Kodiak Daily Mirror
- Type: Daily newspaper
- Format: Broadsheet
- Owner: Helen E. Snedden Foundation
- Founder: Gene Dawson
- Publisher: Kevin Bumgarner
- Founded: June 15, 1940
- Language: English
- Headquarters: 1419 Selig Street Kodiak, AK 99615 United States
- Circulation: 1,081 (as of 2015)
- Sister newspapers: Fairbanks Daily News-Miner
- Website: kodiakdailymirror.com

= Kodiak Daily Mirror =

Daily American newspaper

The Kodiak Daily Mirror is the daily newspaper of Kodiak, Alaska.

== History ==
On June 14, 1940, Gene Dawson published the first edition of the Kodiak Mirror.
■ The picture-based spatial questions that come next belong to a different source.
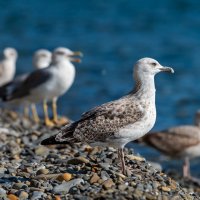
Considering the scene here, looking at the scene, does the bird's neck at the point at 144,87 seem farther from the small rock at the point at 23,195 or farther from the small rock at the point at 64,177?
the small rock at the point at 23,195

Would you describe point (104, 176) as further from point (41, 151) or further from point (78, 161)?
point (41, 151)

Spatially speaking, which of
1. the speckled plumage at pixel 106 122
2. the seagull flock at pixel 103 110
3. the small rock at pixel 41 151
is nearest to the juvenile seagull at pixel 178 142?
the seagull flock at pixel 103 110

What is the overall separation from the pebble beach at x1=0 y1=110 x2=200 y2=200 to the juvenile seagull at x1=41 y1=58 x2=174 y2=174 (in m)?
0.30

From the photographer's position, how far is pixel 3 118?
12328 millimetres

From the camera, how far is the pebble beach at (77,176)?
6.66m

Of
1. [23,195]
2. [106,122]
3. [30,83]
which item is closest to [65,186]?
[23,195]

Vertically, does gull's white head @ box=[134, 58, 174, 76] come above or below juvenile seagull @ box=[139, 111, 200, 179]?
above

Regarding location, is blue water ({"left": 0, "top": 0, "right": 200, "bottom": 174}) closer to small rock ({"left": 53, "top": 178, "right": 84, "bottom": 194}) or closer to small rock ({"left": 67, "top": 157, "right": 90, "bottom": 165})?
small rock ({"left": 67, "top": 157, "right": 90, "bottom": 165})

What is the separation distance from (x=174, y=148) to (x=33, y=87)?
262cm

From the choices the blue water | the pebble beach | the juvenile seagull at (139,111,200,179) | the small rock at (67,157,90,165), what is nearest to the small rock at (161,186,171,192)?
the pebble beach

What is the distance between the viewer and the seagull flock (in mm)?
7141

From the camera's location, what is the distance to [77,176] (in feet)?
23.4

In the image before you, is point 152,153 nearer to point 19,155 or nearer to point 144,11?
point 19,155

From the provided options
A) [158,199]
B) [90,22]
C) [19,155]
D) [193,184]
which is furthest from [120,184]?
[90,22]
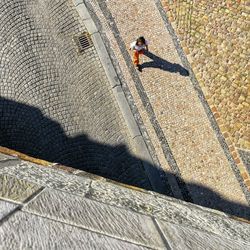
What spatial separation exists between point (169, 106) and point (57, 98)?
2258 millimetres

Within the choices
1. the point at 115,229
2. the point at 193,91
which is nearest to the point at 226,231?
the point at 115,229

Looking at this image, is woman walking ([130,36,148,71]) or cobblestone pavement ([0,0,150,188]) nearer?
cobblestone pavement ([0,0,150,188])

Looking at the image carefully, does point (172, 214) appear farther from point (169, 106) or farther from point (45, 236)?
point (169, 106)

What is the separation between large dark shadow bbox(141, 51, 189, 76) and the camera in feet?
30.3

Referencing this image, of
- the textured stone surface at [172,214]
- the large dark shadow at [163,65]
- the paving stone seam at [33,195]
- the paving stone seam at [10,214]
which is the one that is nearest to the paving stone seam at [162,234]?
the textured stone surface at [172,214]

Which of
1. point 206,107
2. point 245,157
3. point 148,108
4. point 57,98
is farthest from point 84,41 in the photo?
point 245,157

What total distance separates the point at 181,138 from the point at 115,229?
584 cm

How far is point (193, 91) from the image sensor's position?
9.20 metres

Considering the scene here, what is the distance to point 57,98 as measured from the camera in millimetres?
8555

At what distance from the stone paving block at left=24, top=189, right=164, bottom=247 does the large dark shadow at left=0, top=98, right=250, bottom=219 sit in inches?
183

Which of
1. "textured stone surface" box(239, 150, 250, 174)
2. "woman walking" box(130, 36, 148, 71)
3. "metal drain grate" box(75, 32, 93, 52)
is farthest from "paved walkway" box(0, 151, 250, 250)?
"metal drain grate" box(75, 32, 93, 52)

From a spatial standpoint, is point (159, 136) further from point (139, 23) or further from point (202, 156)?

The paper was acquired by William H. Lamme in December 1942, Melton L. Crawford in 1948, father-and-son James G. Bennett and Patrick Bennet in 1954, Sig J. Digree in 1955, Wayne and Nancy Kotula in 1964, Jack Clark, David and Nancy Staunchfield in 1975, and Duane and Nancy Freeman in 1982.

The Freemans sold the Mirror to the owners of the Fairbanks Daily News-Miner in 1998. At that time the paper had a circulation of 3,000. Asa Cole was then named publisher. In 2016, the News-Miner and the Mirror were purchased by the nonprofit Helen E. Snedden Foundation.